Some of the problem is political—ecumenical reasons so as to distinguish ourselves and not offend our Anglican brethren in the Anglican Communion of Continuing bodies; integration into the Roman Catholic Church and ensuring the hierarchy sees we identify as Catholic now; that we are not to think of ourselves as having a “rite” or a “use” but we have a “form,” of the Roman Rite; and, well, I’m sure you can think of four of five other reasons.
When we were debating our name change from the former Anglican Use Society, some of these divisions and concerns came to the fore. Some of us –I include myself here—would have been happy to stay with the old name. But, since our Ordinariate authorities here in North America preferred we not use it, we made an effort in good faith. We also discovered from members in the UK and Australia that the word “Anglican” didn’t have the same cachet.
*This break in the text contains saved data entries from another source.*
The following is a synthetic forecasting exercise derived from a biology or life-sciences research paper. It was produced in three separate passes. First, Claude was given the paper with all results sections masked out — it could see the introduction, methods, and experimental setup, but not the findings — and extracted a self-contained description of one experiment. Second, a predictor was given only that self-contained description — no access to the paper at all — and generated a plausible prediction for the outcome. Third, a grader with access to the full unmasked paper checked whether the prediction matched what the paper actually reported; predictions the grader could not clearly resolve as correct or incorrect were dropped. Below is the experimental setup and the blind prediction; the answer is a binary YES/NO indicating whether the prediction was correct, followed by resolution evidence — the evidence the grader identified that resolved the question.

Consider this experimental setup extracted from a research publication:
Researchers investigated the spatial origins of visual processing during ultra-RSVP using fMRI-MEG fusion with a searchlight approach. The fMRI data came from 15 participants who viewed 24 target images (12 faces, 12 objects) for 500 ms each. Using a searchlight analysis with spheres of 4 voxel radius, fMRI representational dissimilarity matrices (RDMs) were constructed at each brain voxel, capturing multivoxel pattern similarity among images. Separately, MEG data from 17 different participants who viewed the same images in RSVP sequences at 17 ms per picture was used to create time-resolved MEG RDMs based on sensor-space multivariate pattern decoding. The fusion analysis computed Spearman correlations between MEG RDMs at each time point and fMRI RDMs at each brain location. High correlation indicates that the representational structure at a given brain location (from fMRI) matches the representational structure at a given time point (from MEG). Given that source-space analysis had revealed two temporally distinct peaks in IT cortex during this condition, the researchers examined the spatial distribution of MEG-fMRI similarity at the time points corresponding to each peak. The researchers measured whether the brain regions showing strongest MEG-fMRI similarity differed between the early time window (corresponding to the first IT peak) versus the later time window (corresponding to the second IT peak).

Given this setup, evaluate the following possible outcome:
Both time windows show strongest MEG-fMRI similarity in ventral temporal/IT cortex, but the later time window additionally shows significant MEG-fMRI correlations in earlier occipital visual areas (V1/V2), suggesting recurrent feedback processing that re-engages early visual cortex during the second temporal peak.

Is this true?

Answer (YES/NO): NO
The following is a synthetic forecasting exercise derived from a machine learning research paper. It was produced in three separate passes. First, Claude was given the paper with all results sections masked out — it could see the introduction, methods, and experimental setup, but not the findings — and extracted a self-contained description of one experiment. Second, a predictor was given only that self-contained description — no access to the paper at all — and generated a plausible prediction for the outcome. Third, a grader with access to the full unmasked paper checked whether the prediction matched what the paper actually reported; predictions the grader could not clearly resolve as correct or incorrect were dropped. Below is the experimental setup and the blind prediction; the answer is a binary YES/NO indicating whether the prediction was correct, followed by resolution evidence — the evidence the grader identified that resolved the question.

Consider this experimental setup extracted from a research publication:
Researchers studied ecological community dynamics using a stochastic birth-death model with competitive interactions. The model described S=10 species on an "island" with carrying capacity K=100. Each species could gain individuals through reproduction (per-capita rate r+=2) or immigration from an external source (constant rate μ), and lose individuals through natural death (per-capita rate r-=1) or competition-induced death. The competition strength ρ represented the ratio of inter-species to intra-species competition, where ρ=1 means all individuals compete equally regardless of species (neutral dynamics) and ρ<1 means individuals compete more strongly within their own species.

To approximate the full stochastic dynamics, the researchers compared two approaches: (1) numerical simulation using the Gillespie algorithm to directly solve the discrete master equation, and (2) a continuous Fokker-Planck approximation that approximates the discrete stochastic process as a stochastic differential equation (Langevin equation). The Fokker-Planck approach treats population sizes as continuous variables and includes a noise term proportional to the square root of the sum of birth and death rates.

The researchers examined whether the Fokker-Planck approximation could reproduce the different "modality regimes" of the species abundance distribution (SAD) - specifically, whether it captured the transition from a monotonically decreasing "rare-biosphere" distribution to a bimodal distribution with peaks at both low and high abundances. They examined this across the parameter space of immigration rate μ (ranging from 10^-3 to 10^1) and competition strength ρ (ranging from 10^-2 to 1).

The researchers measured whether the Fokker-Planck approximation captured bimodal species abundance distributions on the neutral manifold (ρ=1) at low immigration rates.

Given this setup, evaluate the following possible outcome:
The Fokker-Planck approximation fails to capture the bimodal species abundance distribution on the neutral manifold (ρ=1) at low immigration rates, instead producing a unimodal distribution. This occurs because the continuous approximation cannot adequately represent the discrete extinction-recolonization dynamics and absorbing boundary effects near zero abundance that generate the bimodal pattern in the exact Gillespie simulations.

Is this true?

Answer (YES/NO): YES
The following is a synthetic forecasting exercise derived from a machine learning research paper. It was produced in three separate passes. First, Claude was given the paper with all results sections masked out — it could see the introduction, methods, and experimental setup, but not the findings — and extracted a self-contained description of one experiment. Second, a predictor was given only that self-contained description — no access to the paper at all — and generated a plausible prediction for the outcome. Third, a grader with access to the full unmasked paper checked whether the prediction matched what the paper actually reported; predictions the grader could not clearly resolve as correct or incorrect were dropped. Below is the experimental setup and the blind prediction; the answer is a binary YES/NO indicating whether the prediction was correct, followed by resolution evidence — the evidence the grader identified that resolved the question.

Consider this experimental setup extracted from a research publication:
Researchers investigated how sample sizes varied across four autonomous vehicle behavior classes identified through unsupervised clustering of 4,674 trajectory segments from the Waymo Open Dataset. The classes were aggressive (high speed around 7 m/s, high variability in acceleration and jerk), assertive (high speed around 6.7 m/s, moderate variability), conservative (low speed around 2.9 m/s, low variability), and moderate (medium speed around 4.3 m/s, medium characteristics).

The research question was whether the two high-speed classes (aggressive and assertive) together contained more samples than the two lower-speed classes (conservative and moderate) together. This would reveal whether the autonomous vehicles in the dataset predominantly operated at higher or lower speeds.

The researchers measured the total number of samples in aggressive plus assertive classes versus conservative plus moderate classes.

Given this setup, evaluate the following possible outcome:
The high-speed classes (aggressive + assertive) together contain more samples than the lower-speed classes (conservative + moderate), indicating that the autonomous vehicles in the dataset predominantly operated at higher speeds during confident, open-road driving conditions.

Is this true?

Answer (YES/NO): YES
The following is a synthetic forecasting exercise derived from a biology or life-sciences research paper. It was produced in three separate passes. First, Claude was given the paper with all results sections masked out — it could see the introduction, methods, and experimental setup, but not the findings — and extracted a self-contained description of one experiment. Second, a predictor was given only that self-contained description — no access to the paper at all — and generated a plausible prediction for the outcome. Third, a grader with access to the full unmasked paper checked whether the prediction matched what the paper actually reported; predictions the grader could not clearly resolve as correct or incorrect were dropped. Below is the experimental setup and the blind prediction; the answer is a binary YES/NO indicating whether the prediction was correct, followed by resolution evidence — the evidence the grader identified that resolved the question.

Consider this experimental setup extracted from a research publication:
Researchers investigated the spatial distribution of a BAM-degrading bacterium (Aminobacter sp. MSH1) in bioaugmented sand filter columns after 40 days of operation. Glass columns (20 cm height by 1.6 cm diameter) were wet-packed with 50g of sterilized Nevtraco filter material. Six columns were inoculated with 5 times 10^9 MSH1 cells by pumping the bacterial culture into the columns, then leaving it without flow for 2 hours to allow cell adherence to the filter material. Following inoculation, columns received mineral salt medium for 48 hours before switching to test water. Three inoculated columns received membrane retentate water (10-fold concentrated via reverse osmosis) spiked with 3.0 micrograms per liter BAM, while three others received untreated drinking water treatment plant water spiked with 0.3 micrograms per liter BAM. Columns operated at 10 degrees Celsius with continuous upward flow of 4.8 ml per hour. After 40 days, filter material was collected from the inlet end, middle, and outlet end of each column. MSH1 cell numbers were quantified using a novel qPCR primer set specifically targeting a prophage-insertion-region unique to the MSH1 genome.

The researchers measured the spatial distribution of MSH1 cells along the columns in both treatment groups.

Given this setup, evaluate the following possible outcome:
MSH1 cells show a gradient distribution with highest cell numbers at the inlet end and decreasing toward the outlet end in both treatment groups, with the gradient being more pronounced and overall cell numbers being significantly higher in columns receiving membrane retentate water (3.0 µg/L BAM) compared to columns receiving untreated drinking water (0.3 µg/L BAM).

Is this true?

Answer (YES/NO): NO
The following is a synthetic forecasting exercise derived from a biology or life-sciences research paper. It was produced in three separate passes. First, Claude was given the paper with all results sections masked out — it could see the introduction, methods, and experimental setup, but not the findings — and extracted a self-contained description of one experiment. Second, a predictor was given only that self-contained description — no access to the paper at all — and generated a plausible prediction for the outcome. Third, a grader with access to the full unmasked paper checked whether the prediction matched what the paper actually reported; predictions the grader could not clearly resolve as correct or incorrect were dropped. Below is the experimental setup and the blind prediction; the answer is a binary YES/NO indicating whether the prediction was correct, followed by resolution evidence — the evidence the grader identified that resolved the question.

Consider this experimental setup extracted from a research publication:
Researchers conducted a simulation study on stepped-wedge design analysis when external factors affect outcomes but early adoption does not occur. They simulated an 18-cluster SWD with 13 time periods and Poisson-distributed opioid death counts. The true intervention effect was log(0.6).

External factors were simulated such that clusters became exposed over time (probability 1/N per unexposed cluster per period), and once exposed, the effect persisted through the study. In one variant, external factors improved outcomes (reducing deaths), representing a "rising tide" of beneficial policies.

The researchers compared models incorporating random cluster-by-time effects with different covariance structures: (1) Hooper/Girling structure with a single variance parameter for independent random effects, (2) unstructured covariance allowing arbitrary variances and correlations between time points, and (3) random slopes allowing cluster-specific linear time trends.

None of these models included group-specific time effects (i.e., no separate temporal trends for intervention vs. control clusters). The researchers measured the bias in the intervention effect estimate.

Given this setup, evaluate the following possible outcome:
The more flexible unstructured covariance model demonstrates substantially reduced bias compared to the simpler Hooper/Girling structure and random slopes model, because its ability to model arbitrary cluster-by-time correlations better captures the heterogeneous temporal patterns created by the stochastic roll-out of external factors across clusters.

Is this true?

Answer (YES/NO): NO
I would have preferred Anglican Patrimony Society or Anglican Heritage Society but those names were dinged by others who didn’t like the word Anglican for a bunch of reasons. Names in Latin were proposed, which I objected to because I think we have to affirm our identity—whatever it is—and resist pressures from within of our own new converts to Catholicism who are tempted to go overboard and become uber-Catholics and either do everything in Latin or the reverse, become as like an normal Roman Catholic parish as we can in style.
“The only Latin name I would approve of is ‘Anglicanorum Coetibus Society,'” I said during one of our board meetings. We had a ranked ballot for names and I am guessing it was everyone’s third choice so it won.